The new design is to include Turner’s self-portrait and his 1838 oil painting The Fighting Temeraire tugged to her last berth to be broken up.
“Turner is perhaps the single most influential British artist of all time,” Carney said. “His work was transformative, bridging the classical and modern worlds. His influence spanned his lifetime and is still apparent today.”
Photo: Reuters
Carney made the announcement as he unveiled a concept image of the note at the Turner Contemporary art gallery in the southeast English seaside resort of Margate.

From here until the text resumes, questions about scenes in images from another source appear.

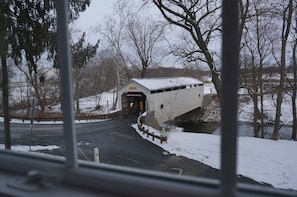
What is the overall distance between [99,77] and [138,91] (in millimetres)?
3373

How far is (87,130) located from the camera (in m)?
10.4

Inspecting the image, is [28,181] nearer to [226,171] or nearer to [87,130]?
[226,171]

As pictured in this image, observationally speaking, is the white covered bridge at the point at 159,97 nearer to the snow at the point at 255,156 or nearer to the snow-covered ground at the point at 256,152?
the snow-covered ground at the point at 256,152

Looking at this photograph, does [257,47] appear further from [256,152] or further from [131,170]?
[131,170]

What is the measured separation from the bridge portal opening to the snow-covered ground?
3.46m

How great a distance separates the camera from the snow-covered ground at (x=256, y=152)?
3900 millimetres

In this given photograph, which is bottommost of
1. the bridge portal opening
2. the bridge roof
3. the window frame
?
the bridge portal opening

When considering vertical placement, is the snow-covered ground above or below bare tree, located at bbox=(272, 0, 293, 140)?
below

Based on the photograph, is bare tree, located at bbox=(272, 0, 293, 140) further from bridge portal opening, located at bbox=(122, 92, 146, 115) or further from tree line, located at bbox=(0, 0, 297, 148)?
bridge portal opening, located at bbox=(122, 92, 146, 115)

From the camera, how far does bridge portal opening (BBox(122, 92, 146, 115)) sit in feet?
49.8

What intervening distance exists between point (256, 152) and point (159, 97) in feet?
26.9

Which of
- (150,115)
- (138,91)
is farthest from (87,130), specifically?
(138,91)

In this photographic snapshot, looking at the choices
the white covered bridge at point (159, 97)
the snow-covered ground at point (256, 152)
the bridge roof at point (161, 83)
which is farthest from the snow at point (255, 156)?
the bridge roof at point (161, 83)

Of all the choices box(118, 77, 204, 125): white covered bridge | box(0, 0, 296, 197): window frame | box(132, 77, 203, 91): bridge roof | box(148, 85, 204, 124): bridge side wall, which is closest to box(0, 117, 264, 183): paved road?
box(148, 85, 204, 124): bridge side wall
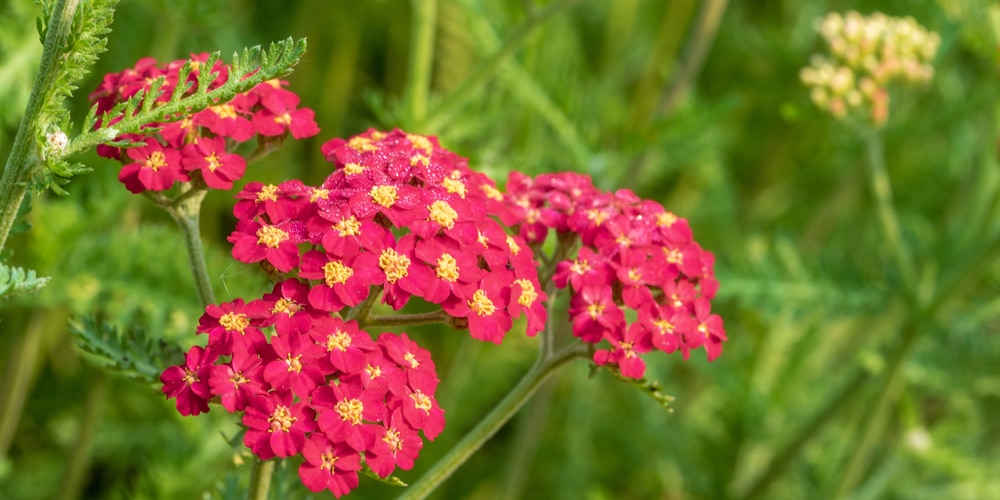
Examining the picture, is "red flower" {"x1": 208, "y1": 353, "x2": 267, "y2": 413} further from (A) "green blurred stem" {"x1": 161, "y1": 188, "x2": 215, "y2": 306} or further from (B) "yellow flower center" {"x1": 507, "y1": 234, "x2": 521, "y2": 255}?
(B) "yellow flower center" {"x1": 507, "y1": 234, "x2": 521, "y2": 255}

“Turner bequeathed this painting to the nation, an example of his important contribution to British society,” Carney said.
Turner was selected by Britain’s central bank following nominations from the public.
The current £20 note, first issued in 2007, carries a picture of 18th-century economist Adam Smith.
Alex Farquharson, director of London’s Tate Britain gallery, said: “Turner’s popularity is unrivaled — he was voted the nation’s favorite artist last year — and now everyone can celebrate Turner’s great contribution to art on a daily basis.”
The new £20 note, which is to enter circulation by 2020, would be the third in a series of banknotes printed for the first time on polymer rather than paper.
A new polymer five-pound note featuring World War II prime minister Winston Churchill is to be unveiled on June 2 and enter circulation in September.
A £10 note on polymer featuring novelist Jane Austen is to be issued next year.
Sterling is the first of the world’s most traded currencies — ahead of the US dollar, the euro and the yen — to switch to polymer.
In the US, the one-time slave turned abolitionist Harriet Tubman was on Wednesday named as the new face of the US$20 banknote, the first time an African American has featured on US currency.
A sweeping redesign of the US bills to be unveiled in four years would also protect Alexander Hamilton’s central place on the US$10 note, once thought threatened until Broadway’s hit hip-hop musical Hamilton made the 18th-century US finance chief a modern-day star.